= Fine by Me (organization) =

American LGBTQ organization

Fine by Me was an organization in the United States, and now a project of Atticus Circle, with a mission to give voice to friends and supporters of lesbian, gay, bisexual, and transgender (LGBTQ) people. The organization developed a project to print T-shirts bearing the phrase "gay? fine by me" and then worked with communities to distribute and wear the T-shirts to show acceptance and support for LGBT people and publicly demonstrate against homophobia.

The organization began at Duke University in spring 2003 after The Princeton Review's college guide ranked Duke number 1 in the category of "Alternative Lifestyles not an alternative." Fine By Me started when, during a dinner conversation, ten friends, both gay and straight, came up with the idea to distribute free T-shirts with an anti-homophobic message The T-shirts were order and distributed by Lucas Schaefer, a junior, and Leila Nesson Wolfrom, a graduate student both at Duke University, and their friends. In less than two weeks, the group distributed nearly 2,000 T-shirts to students, faculty and staff. Even then university president, Nannerl 'Nan' Overholser Keohane, wore a T-shirt.

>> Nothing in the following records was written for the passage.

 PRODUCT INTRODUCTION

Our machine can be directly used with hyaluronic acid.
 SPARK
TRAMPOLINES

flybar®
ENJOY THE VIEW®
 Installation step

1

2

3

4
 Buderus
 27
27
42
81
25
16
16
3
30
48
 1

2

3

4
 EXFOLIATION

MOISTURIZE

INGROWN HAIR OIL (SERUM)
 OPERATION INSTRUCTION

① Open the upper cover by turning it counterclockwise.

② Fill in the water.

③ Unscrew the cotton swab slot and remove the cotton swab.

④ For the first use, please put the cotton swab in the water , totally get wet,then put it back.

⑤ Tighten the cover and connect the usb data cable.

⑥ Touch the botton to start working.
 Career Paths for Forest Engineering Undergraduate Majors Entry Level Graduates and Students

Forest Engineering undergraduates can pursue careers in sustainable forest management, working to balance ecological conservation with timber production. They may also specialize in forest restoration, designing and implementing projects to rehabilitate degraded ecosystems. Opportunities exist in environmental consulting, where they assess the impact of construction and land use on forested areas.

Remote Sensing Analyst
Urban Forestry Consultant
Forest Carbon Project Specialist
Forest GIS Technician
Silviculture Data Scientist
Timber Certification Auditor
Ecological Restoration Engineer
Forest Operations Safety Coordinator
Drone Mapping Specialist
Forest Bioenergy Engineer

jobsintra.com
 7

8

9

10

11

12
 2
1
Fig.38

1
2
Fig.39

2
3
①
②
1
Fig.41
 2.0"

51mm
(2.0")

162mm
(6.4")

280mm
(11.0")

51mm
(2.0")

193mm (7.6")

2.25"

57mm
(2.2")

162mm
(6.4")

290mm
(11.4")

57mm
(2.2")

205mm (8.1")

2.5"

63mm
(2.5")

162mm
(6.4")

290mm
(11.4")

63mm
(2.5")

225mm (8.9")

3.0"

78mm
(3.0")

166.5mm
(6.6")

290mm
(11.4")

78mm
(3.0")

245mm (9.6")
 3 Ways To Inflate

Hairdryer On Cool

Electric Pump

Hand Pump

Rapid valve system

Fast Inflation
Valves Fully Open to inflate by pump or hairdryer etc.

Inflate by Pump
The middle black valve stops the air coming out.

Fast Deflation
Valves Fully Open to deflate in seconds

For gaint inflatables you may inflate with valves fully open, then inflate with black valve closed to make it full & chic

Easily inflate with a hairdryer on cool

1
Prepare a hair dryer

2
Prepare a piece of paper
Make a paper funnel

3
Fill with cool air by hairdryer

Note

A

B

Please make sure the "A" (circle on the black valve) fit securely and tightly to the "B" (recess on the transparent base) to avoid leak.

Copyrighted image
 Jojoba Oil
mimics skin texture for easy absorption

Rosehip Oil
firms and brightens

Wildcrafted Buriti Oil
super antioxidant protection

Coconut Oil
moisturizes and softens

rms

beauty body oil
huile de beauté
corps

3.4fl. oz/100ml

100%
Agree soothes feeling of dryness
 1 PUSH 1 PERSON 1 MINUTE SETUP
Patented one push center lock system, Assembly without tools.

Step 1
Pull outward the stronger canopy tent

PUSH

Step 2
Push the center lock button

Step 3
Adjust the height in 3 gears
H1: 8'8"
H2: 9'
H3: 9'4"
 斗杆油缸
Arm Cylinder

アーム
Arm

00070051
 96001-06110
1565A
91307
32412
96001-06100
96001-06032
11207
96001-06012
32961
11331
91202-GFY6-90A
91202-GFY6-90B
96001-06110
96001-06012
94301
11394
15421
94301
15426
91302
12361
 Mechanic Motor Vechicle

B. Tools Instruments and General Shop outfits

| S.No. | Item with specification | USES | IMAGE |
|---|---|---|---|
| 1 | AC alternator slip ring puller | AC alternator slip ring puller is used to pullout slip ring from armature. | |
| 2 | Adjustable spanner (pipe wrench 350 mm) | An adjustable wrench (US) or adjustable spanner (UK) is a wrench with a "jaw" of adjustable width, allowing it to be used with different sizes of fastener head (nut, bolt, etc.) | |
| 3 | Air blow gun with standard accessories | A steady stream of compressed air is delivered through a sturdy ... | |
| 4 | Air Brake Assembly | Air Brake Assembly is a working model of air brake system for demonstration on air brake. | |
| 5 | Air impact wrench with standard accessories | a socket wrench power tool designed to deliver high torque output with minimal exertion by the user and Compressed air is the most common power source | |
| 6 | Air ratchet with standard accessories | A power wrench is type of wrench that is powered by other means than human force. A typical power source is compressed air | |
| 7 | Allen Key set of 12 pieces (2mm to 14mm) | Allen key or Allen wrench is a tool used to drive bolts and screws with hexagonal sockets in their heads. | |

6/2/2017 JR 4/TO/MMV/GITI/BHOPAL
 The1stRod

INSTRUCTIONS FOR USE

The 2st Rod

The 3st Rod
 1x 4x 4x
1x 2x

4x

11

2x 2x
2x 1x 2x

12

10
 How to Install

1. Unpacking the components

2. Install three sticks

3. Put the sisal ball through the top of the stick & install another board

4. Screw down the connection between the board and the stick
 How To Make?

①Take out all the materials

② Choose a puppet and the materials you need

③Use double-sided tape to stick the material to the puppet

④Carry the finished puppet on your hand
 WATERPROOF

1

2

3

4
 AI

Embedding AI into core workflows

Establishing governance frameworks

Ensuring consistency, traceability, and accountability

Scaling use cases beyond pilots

Within two years, Nesson Wolfrom had coordinated the distribution of more than 14,000 "gay? fine by me" shirts.

The idea continued to spread by word of mouth to schools all over the country including to traditionally conservative and religious institutions. When the student government backed by the board of trustees for the University of Notre Dame denied recognition of a gay straight alliance on campus, the students responded by pulling together the resources to purchase and hand out 3000 orange gay? fine by me t-shirts. Joe Dickmann, who was a board member of the unrecognized OutreachND said, "[The] administration...gave us no support and repeatedly tried to sabotage our efforts...so we worked through email and word of mouth [to] deliver.. 2300 T-shirts by years end." Of the decision Nesson Wolfrom would say that the students "couldn't change the rules, but they could completely overwhelm as a visible presence."

Since its founding in 2003, the organization has expanded its focus to include churches and synagogues, local civic groups, PFLAG chapters, businesses, and other community groups and organizations. For groups wanting to show support, custom T-shirts are printed with a custom organizations name in place of "us" in "gay? fine by us".

In September 2008, Fine By Me became a special project of Atticus Circle.